» PROBLEM TO WORK ON
Take the line containing "body_size: 266" as the first and the last line of the records below as the end, and please set down only what lies between them exactly, both ends included.

» Saved data entries
* * * * * * * * *

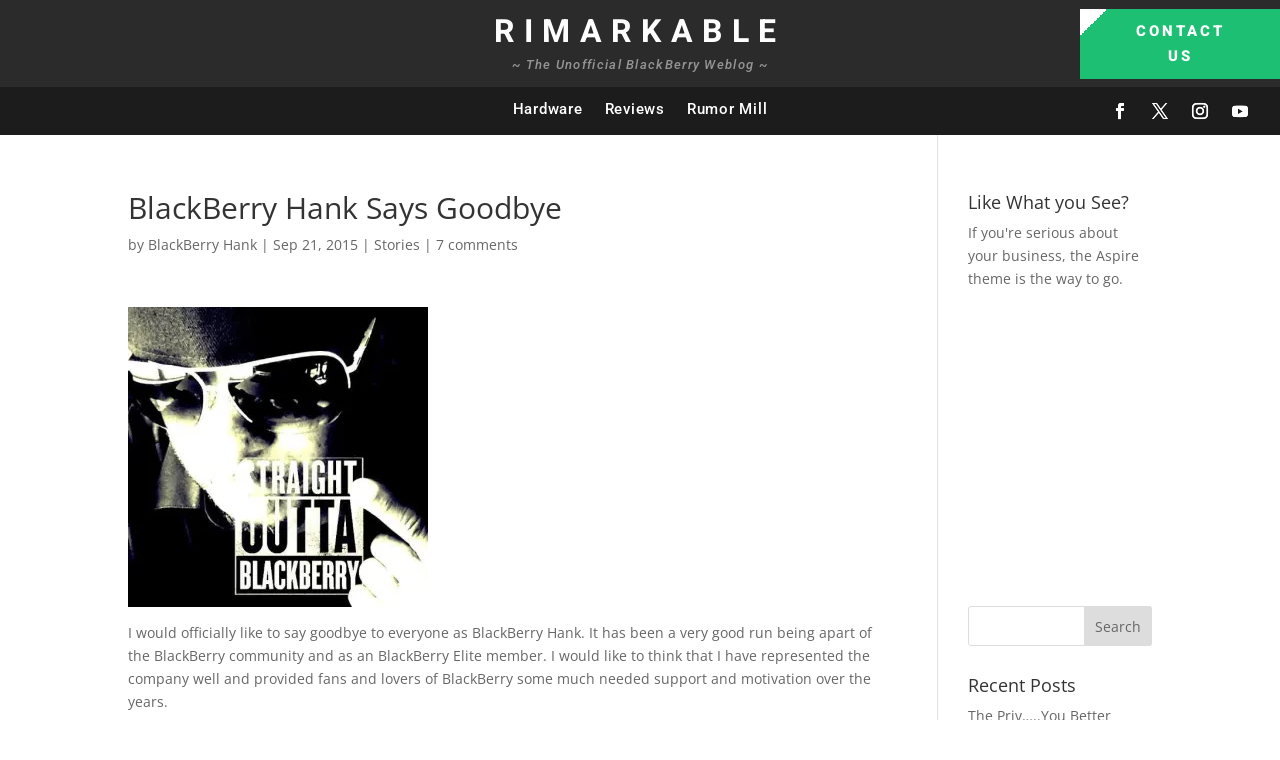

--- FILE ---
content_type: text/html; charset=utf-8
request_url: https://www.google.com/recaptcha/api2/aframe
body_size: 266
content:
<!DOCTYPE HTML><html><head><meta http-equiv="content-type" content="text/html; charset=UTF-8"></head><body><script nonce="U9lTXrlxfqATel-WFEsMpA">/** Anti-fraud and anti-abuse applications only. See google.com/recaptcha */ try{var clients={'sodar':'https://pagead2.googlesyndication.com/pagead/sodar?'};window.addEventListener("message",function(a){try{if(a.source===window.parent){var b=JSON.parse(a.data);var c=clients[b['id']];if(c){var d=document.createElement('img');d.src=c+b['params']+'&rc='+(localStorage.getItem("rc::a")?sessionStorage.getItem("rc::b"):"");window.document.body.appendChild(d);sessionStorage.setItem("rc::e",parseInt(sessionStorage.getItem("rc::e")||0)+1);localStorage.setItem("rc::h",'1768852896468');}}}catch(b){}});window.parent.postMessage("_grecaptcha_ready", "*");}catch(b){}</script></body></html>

* * * * * * * * *

» SOLUTION FOR THIS EXERCISE
body_size: 266
content:
<!DOCTYPE HTML><html><head><meta http-equiv="content-type" content="text/html; charset=UTF-8"></head><body><script nonce="U9lTXrlxfqATel-WFEsMpA">/** Anti-fraud and anti-abuse applications only. See google.com/recaptcha */ try{var clients={'sodar':'https://pagead2.googlesyndication.com/pagead/sodar?'};window.addEventListener("message",function(a){try{if(a.source===window.parent){var b=JSON.parse(a.data);var c=clients[b['id']];if(c){var d=document.createElement('img');d.src=c+b['params']+'&rc='+(localStorage.getItem("rc::a")?sessionStorage.getItem("rc::b"):"");window.document.body.appendChild(d);sessionStorage.setItem("rc::e",parseInt(sessionStorage.getItem("rc::e")||0)+1);localStorage.setItem("rc::h",'1768852896468');}}}catch(b){}});window.parent.postMessage("_grecaptcha_ready", "*");}catch(b){}</script></body></html>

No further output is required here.